--- BEGIN Data to process ---
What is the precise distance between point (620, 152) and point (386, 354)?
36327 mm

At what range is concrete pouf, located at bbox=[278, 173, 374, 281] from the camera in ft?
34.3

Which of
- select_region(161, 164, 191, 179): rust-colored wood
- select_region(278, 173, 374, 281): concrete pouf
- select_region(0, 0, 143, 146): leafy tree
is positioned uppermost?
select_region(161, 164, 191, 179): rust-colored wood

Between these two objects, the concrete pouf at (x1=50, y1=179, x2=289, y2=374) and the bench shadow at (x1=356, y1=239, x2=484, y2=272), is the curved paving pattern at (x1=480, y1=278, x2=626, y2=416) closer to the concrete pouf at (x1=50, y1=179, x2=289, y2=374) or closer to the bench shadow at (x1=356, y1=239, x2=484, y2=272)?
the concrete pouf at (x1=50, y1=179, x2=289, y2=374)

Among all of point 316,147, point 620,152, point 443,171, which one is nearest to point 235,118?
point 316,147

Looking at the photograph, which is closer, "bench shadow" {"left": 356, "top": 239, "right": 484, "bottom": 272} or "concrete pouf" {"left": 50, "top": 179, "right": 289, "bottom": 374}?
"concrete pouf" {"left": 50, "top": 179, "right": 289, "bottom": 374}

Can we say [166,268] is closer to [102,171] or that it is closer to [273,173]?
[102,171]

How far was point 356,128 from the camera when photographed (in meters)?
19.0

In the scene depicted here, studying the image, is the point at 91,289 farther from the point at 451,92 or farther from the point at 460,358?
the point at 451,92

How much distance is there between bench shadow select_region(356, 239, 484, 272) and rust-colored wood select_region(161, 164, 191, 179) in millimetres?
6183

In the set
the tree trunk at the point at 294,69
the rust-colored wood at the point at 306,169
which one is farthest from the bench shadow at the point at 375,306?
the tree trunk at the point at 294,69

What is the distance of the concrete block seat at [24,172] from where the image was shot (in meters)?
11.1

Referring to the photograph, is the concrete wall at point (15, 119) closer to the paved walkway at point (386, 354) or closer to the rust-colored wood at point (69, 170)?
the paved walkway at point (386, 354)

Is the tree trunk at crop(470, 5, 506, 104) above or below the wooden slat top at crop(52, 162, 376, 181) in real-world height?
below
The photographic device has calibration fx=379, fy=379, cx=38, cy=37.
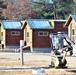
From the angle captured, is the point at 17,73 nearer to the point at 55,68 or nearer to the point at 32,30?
the point at 55,68

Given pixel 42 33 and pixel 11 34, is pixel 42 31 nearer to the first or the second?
pixel 42 33

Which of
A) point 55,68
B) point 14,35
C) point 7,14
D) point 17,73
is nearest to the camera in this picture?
point 17,73

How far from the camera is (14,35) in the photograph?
59.0m

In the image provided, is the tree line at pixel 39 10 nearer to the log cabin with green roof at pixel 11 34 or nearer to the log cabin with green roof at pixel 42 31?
the log cabin with green roof at pixel 11 34

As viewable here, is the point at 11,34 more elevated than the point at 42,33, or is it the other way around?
--- END Data to process ---
Pictures are not part of the copy; reproduce exactly and only the lines from the line containing "Is the tree trunk" through the end of the listing.

Is the tree trunk at crop(470, 5, 506, 104) above or below the wooden slat top at crop(52, 162, 376, 181) in real-world height?
below
The photographic device has calibration fx=379, fy=379, cx=38, cy=37.
From the angle captured, is the point at 17,73 nearer to the point at 55,68 or nearer to the point at 32,30?
the point at 55,68

Given pixel 42 33 and pixel 11 34, is pixel 42 31 nearer to the first or the second?
pixel 42 33

Which of
A) point 55,68
B) point 14,35
C) point 7,14
D) point 17,73
is nearest to the camera in this picture?
point 17,73

How far from the camera is (14,35) in the photograph?
59.0m

In the image provided, is the tree line at pixel 39 10 nearer to the log cabin with green roof at pixel 11 34 or nearer to the log cabin with green roof at pixel 42 31?
the log cabin with green roof at pixel 11 34

As viewable here, is the point at 11,34 more elevated than the point at 42,33, or is it the other way around?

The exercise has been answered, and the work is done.